Israel shares a border with Egypt along the Sinai Peninsula that has long enabled local Bedouins to smuggle drugs, African migrants, and prostitutes. The Bedouin are also believed to have helped global Islamist groups and Hamas smuggle weapons mainly from the Gaza Strip into Sinai. In April, Egypt sentenced 26 alleged members of a Hezbollah spy cell on charges that included plotting attacks on tourist sites and smuggling weapons to Islamist Hamas militants in the Gaza Strip.
Secret underground tunnels have facilitated the weapons smuggling. With the Israel-Gaza border sealed off, Israeli officials have been concerned that Hamas could carry out attacks on Israel by exiting Gaza west through the tunnels into Sinai, traveling south parallel to the Israel-Sinai border, and then east back into Israel through the porous border.
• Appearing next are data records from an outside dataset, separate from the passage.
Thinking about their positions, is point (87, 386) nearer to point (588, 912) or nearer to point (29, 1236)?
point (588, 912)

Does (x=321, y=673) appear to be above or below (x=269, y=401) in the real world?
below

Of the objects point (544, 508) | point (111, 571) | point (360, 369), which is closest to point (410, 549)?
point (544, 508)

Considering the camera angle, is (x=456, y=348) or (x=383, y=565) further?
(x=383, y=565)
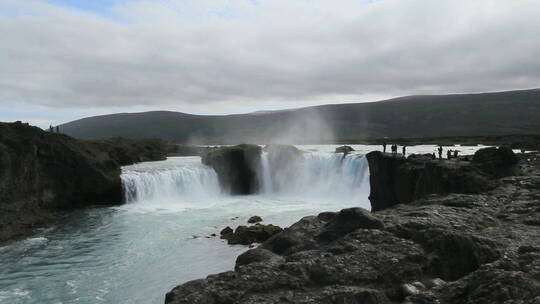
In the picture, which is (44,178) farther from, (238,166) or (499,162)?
(499,162)

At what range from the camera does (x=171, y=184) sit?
50125 millimetres

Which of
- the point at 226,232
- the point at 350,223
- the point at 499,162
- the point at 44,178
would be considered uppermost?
the point at 499,162

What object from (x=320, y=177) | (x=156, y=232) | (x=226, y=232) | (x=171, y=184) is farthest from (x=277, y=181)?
(x=226, y=232)

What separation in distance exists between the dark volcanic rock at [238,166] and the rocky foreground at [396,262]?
43.3 meters

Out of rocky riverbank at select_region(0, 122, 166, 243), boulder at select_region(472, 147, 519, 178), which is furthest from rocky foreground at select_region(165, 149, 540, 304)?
rocky riverbank at select_region(0, 122, 166, 243)

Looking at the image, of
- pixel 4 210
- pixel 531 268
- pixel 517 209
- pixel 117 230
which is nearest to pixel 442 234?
pixel 531 268

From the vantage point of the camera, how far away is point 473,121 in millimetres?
182375

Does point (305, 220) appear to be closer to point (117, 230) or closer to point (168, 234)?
point (168, 234)

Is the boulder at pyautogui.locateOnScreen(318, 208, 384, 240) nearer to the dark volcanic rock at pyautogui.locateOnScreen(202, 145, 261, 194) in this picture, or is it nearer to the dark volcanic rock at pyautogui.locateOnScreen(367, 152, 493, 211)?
the dark volcanic rock at pyautogui.locateOnScreen(367, 152, 493, 211)

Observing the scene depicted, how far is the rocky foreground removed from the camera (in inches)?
296

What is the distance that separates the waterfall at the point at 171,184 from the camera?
156 ft

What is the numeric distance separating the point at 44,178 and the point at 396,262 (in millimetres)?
41259

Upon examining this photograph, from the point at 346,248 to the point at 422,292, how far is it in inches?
82.3

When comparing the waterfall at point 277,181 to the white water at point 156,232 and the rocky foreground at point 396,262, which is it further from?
the rocky foreground at point 396,262
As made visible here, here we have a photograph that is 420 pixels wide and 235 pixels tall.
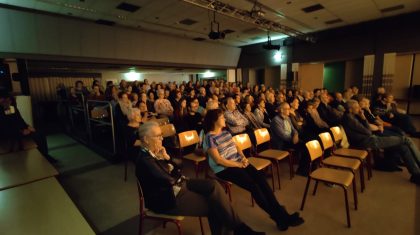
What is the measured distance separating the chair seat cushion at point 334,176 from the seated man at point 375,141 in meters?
1.36

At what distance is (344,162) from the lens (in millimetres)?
2637

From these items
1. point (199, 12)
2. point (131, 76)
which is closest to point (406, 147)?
point (199, 12)

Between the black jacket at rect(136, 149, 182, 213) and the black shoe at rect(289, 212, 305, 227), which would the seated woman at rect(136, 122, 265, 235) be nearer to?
the black jacket at rect(136, 149, 182, 213)

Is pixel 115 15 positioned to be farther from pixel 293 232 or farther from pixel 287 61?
pixel 287 61

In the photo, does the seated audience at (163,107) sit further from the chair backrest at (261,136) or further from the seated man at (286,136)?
the seated man at (286,136)

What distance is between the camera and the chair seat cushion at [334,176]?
85.5 inches

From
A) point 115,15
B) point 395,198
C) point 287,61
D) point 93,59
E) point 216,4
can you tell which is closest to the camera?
point 395,198

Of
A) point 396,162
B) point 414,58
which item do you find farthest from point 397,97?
point 396,162

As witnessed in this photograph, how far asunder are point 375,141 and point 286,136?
1.31m

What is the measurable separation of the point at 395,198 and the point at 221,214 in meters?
2.46

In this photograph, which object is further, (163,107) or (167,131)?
(163,107)

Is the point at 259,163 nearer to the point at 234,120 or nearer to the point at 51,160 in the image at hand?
the point at 234,120

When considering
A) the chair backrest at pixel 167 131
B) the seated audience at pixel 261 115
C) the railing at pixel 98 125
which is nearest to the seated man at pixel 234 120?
the seated audience at pixel 261 115

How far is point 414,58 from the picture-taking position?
8.16 m
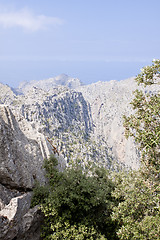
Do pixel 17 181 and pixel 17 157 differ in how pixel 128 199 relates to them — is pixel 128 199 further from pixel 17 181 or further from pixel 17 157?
pixel 17 157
That plan of attack has been complicated by Egypt's construction in recent months of a subterranean barrier that blocks some of the tunnel traffic. But with Egypt in flux amid concerns about President Hosni Mubarak's health, and a looming succession battle, it's unclear how much control Egypt can exert over the Bedouin and their partners.
"The farther from Cairo, the weaker the central authority is. They are having great difficulties with the Bedouin,'' says Ronen Bergman, a security commentator for the Israeli daily newspaper Yediot Ahronot. "If Hamas is able to deepen its cooperation with the Bedouin, and create bases in Sinai for recruitment, we're talking about a new ballgame."
Over the past decade, Egypt has been roiled by a handful of bombings targeting Red Sea resort cities stretching from Sharm el-Sheikh at the southern tip of Sinai to Taba.
The bombings were assumed to be the work of Islamist militant groups, affiliated with international terrorist organizations like Al Qaeda, which target foreign and Israeli tourists in Egypt.
More recently, two Katyusha rockets were fired in the direction of Eilat on April 22; one touched down in Aqaba and the other in the sea. There were no reported injuries. Then, as now, Jordan insisted that the rockets came from outside, but didn't say any thing beyond that.
Jordan's information minister declined to comment to the Monitor today on the results of the previous investigation.